O
concreto titã
A necessária influência
de Arnaldo Antunes
Eu poderia falar de umas
coisas que eu tenho ouvido e gostado, como Arctic Monkeys, Kings
of Leon, o simpático Keane, Wilco, Air.
Em português só me vem à cabeça
agora a cantora Céu, que
eu recomendo. Mas como eu não sou daquelas pessoas
que ouvem de tudo – pelo menos não assim
que é lançado. Fui ouvir só agora
o álbum Qualquer, do Arnaldo Antunes. E o disco
é bom.
O mestre da poesia
concreta Haroldo de Campos disse certa vez que “uma letra do Arnaldo Antunes
vale mais que vários livros de poesia”.
Mas, é claro, era o mestre elogiando o discípulo.
Não que Arnaldo tenha sido um discípulo
formal, obviamente. Contudo me parece que Campos estava
certo. Também... logo eu dizer isso
– eu que ouvi mais músicas dos Titãs
e do Arnaldo do que li livros de poesia...
Esse negócio
começou com a canção “O Que”,
do álbum Cabeça Dinossauro,
que dispensa apresentações e pede sempre
mil comentários, merecidamente positivos. Ali
ele já demonstrava suas intenções.
A influência concretista viria se manifestar em
toda a obra do titã – embora a poesia e
a música dele sejam muito mais que isso. É
claro que “O Que” não estava sozinha.
Todas as faixas do Cabaça Dinossauro são
boas. E todos os compositores dos Titãs estavam,
provavelmente, no seu melhor momento.
O próximo
grande marco na história dos Titãs e na
história do rock brasileiro, e – eu me
arrisco, sem medo, a dizer – na história
das letras, seria a canção “Comida”
(uma das faixas do álbum conseguinte: Jesus
Não Tem Dentes no País dos Banguelas). Vamos combinar:
poucos versos na história da música brasileira
foram tão felizes quanto “você tem
fome de que?”. Mas, por motivos a serem
estudados, Arnaldo distanciou-se do grande público
ao abandonar o anárquico octeto. É engraçado,
pois os Titãs eram ultra populares e ainda são.

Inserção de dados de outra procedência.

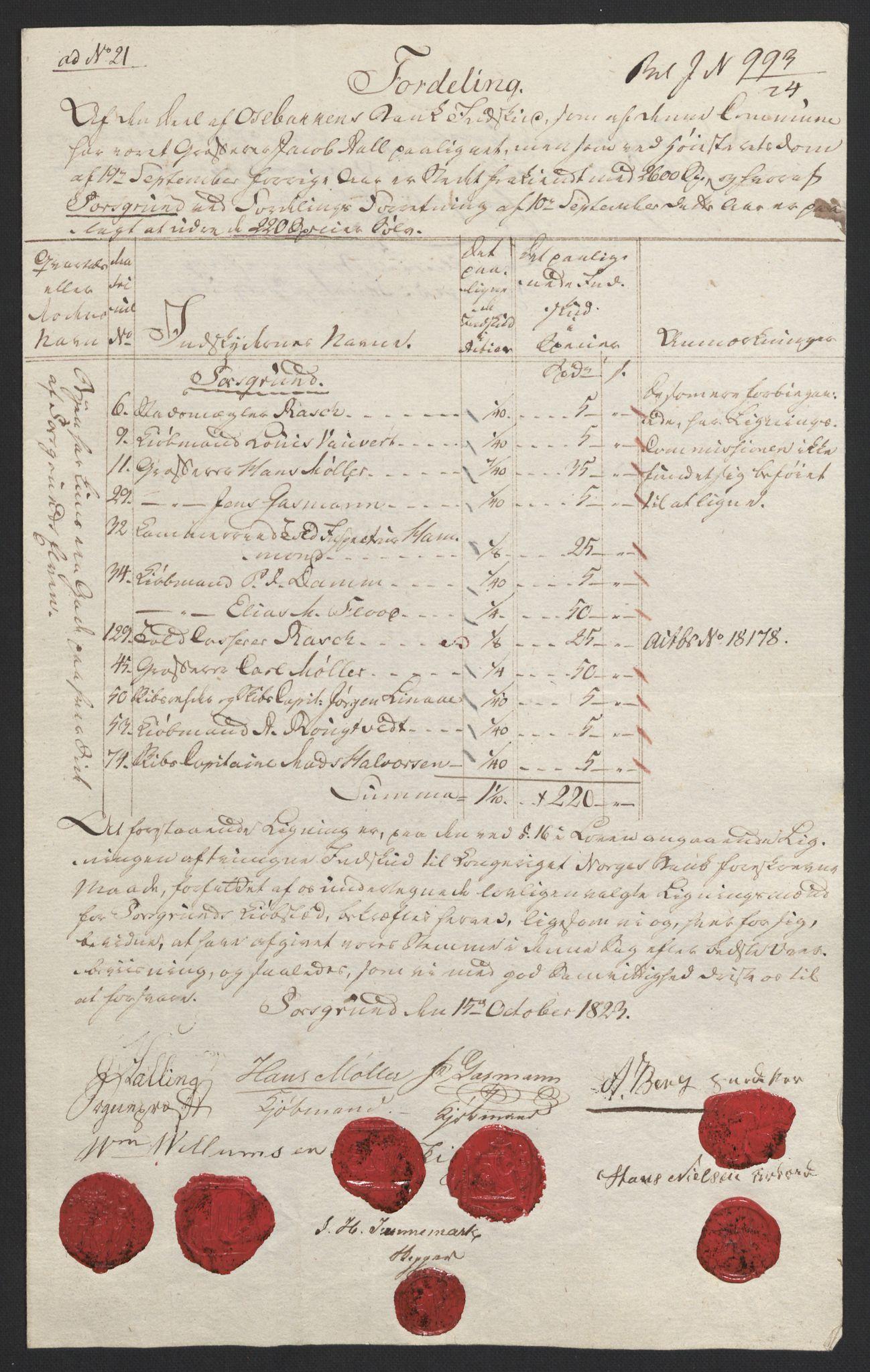NOBA, Norges Bank/Sølvskatten 1816*, 1816-1823, s. 15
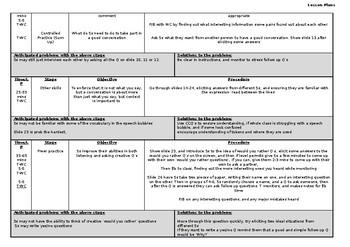 ESL Art of Conversation Lesson Plan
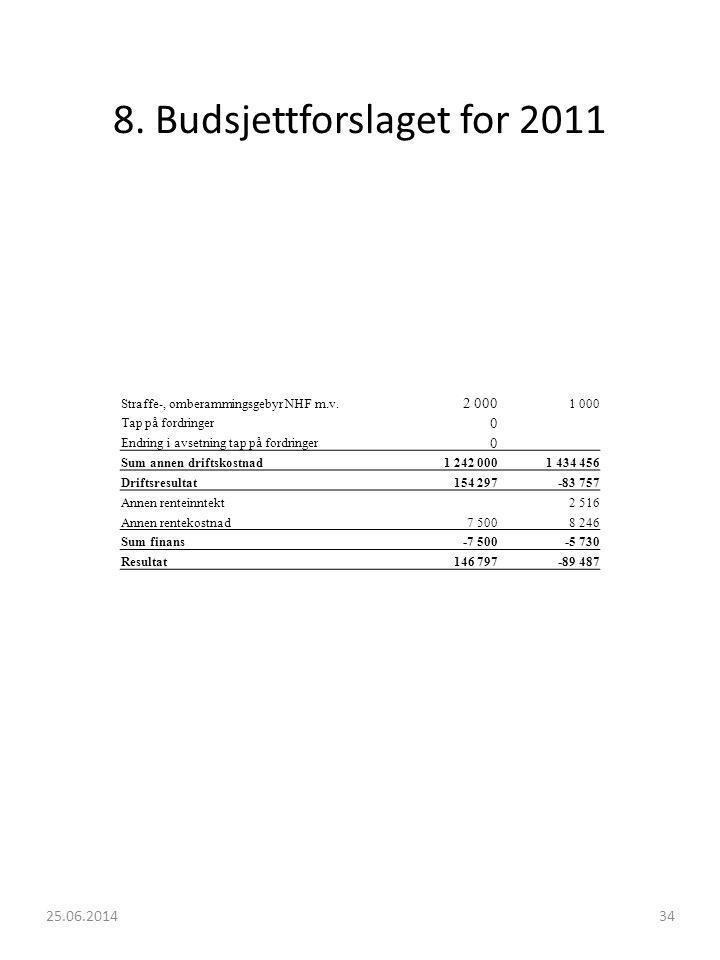 8. Budsjettforslaget for 2011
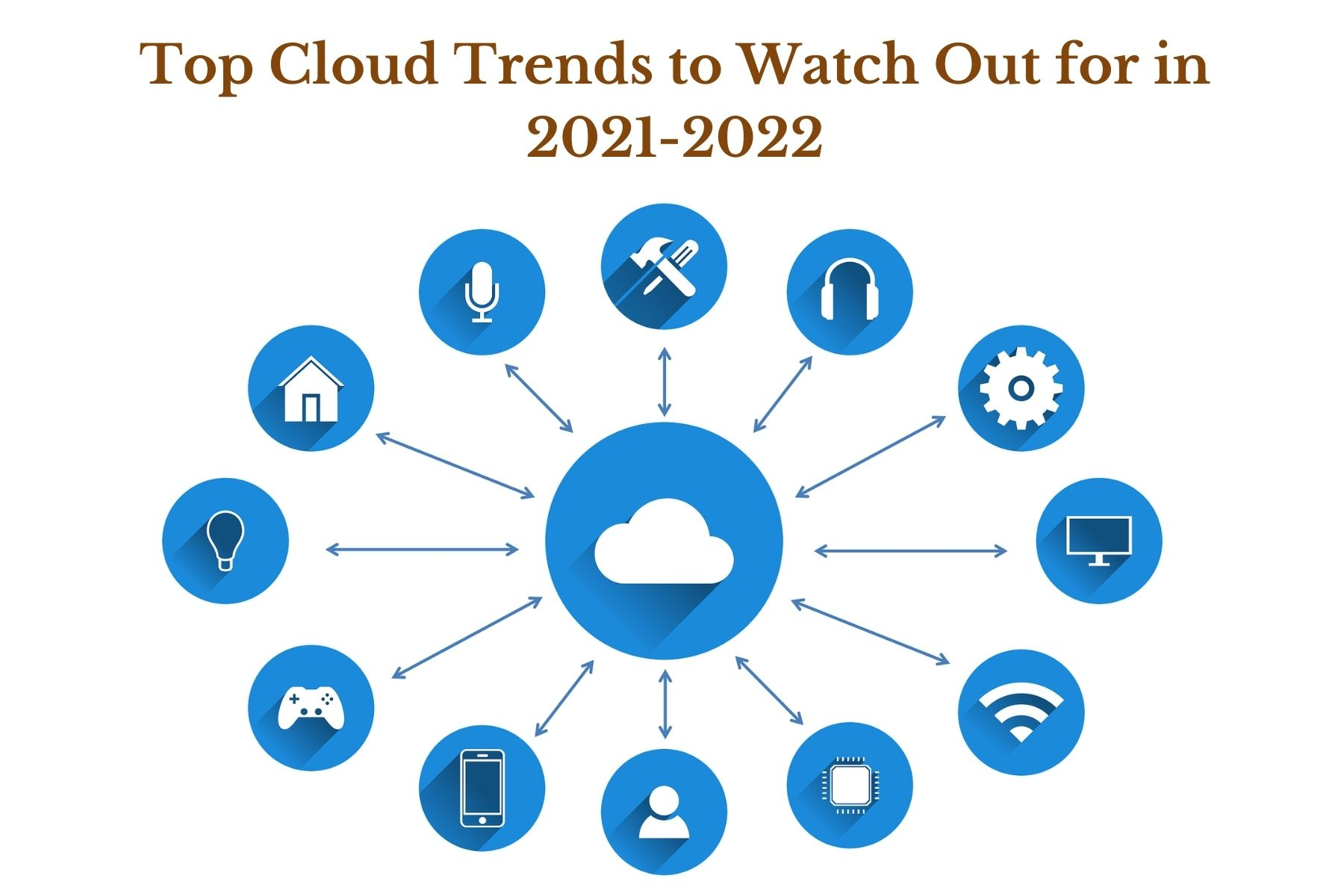 Top Cloud Trends to Watch Out for in 2021-2022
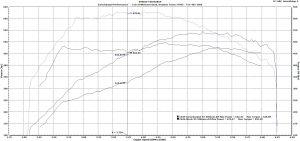 C63 Tune ECU Remap Biturbo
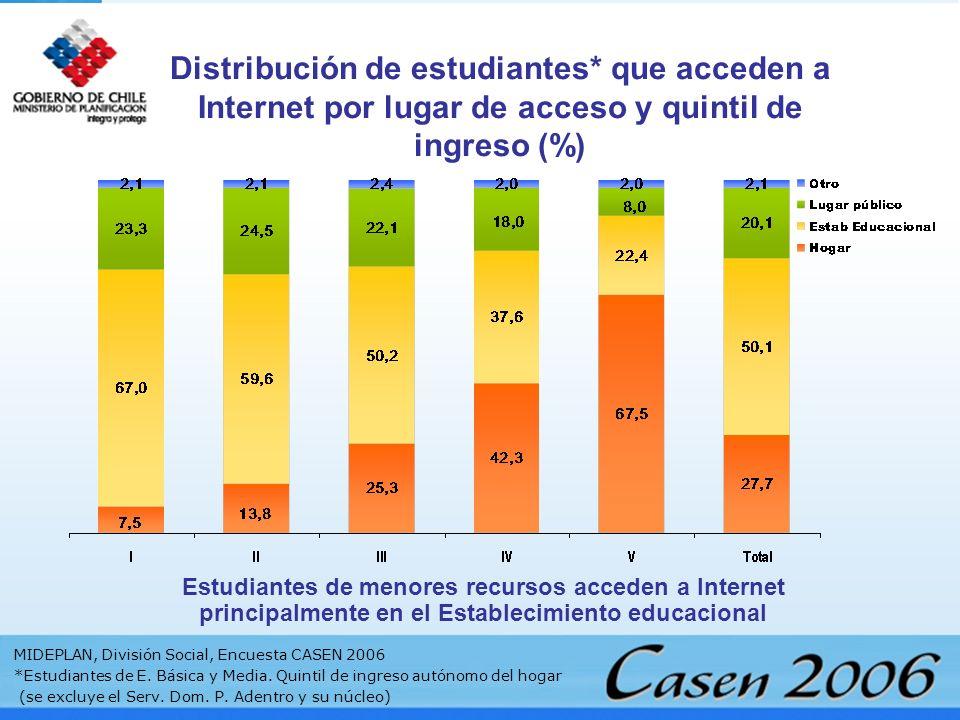 Estudiantes de menores recursos acceden a Internet principalmente en el Establecimiento educacional Distribución de estudiantes* que acceden a Interne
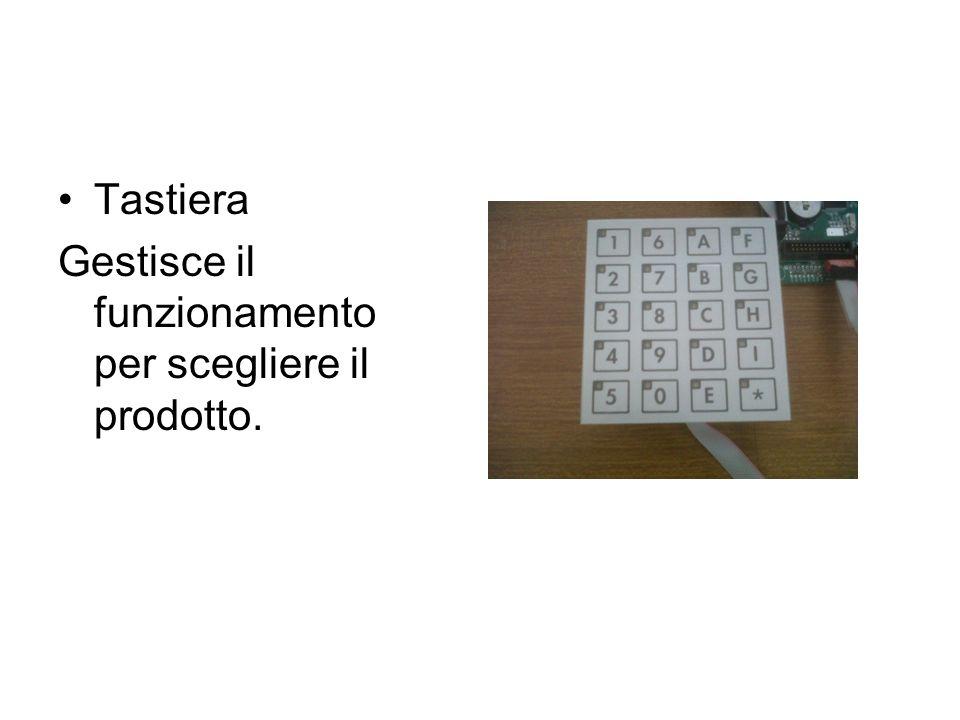 Tastiera Gestisce il funzionamento per scegliere il prodotto.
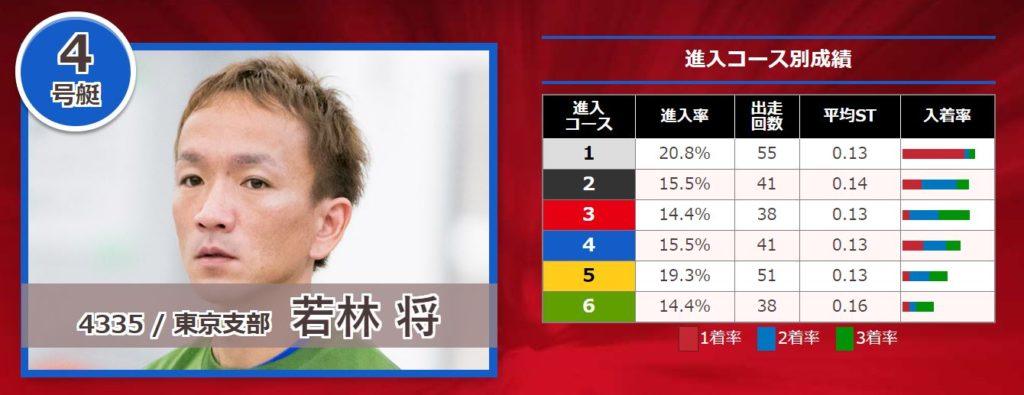 関東地区選手権競走16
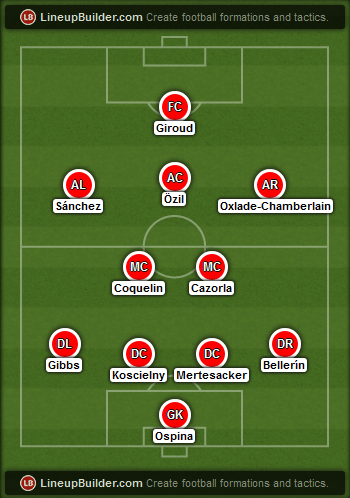 Predicted Arsenal lineup vs Manchester United on 09/03/2015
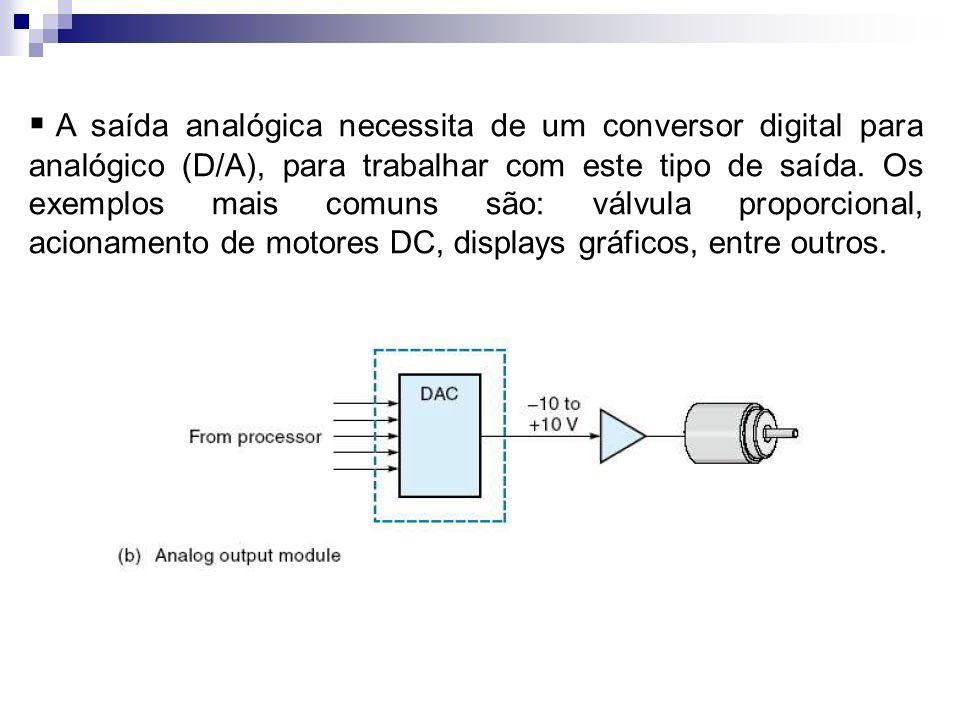 A saída analógica necessita de um conversor digital para analógico (D/A), para trabalhar com este tipo de saída. Os exemplos mais comuns são: válvula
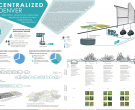 Decentralized Denver: Alternative Closed-Loop Wastewater Treatment. Natalie Martell, student; Jessica Canfield, advisor, Kansas State University, Manhattan, KS (T106)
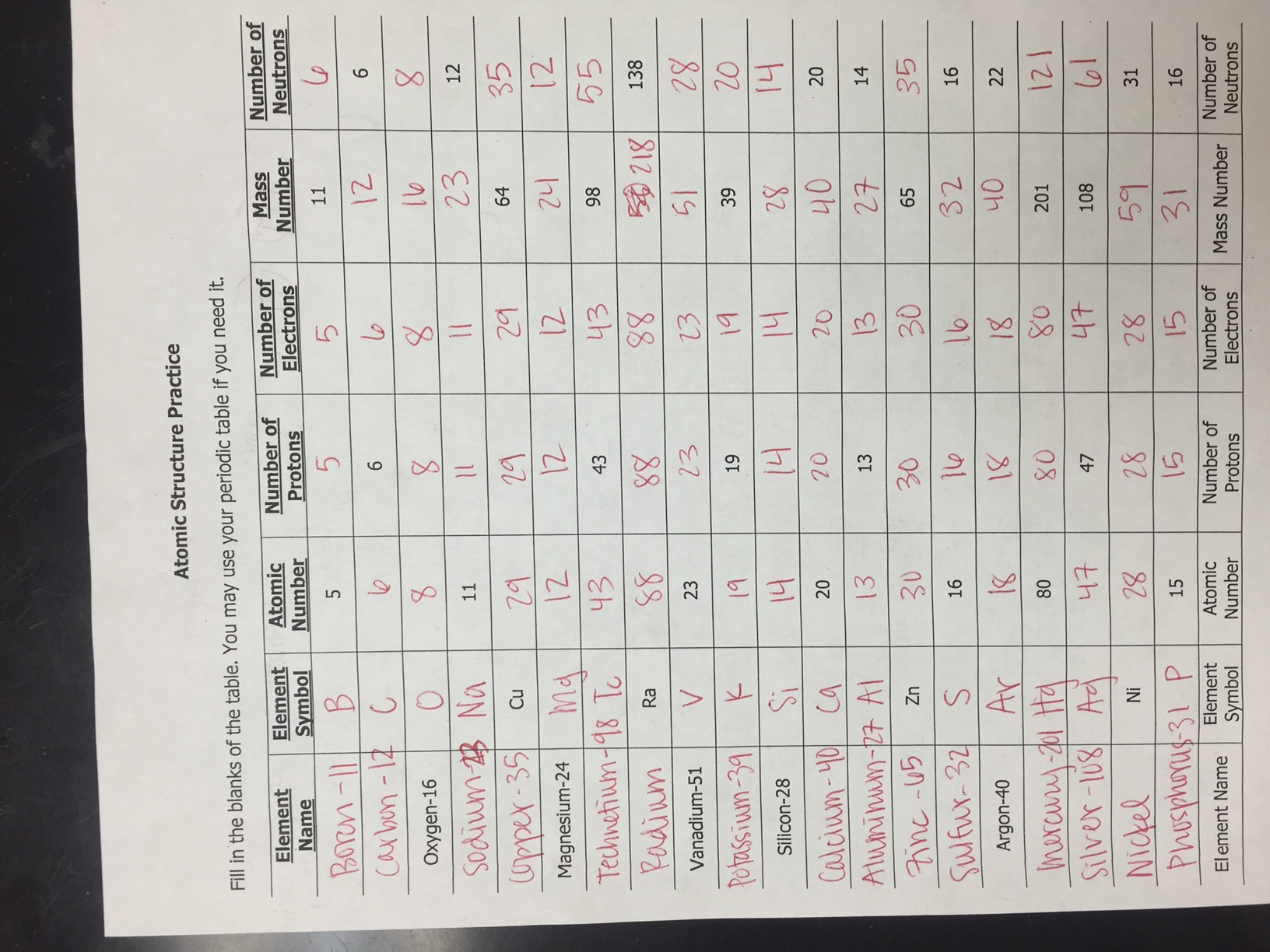 Collection Of Atomic Structure Ions Worksheet Answers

Entretanto, na carreira solo de Arnaldo não há
sequer um grande sucesso radiofônico ou (muito
menos) televisivo. Porque, veja bem, sofisticada a música
dele sempre foi – já era ainda dentro do
grupo. Então o que houve? Não sei bem.
Mas sabemos que hoje a música dele é ouvida,
quase que exclusivamente, pelas classes mais intelectualizadas
da população.
E há os paradoxos
acerca do cara.
Arnaldo é
um sujeito muito bacana e muito esquisito. Compõe
músicas lindas, que lembram canções
de roda, e, no entanto, as crianças não
conhecem tais canções (estou me referindo
à maioria das crianças) – quem ouvir
a canção “Num Dia”, do seu
último disco Qualquer,
que começa assim: “sujar o pé de
areia pra depois lavar na água / lavar o pé
na água pra depois sujar na areia...” vai
se pegar cantando e com vontade de brincar de roda.
A gente vira criança ouvindo isso. Uma batidinha
delicada no violão meio suingado, uma guitarrinha
não menos delicada com efeito “wah-wah”,
a ausência de percussão – que é
uma característica de todo esse álbum
– , e aquele cantar de gente boa que ele tem.
Digo uma coisa: comprem esse disco. É um investimento.
Mas se não tiver grana, fazer o que? Baixe, pô.
Ainda sobre crianças.
Quem ouvir o primeiro trabalho solo do Arnaldo –
o belíssimo Nome –
vai ter na canção “Cultura”
uma primorosa peça infantil. Trata-se de um reggae minimalista que começa com o singelo verso: “o
girino é o peixinho do sapo...” e vai por
aí, falando de vários bichos e utilizando-se
de uma didática da fantasia, quase que como um
Monteiro Lobato, uma Sylvia Orthof, ou algumas coisas
infantis da Clarisse Lispector. A maioria das
crianças não conhece o Arnaldo. A única
exceção nisso é “Velha Infância”,
com os Tribalistas. Por conta
de uma inclusão desta canção em
uma novela das oito, o público infantil ouviu
e cantou nos coros em festinhas escolares: “você
é assim, um sonho pra mim...”. Mesmo assim,
o trio formado com Marisa Monte e Carlinhos Brown, apesar
de muito ouvido, não foi tão visto. Mas
as crianças conhecem muito bem o Calipso,
cujas letras não são nem um pouco infantis.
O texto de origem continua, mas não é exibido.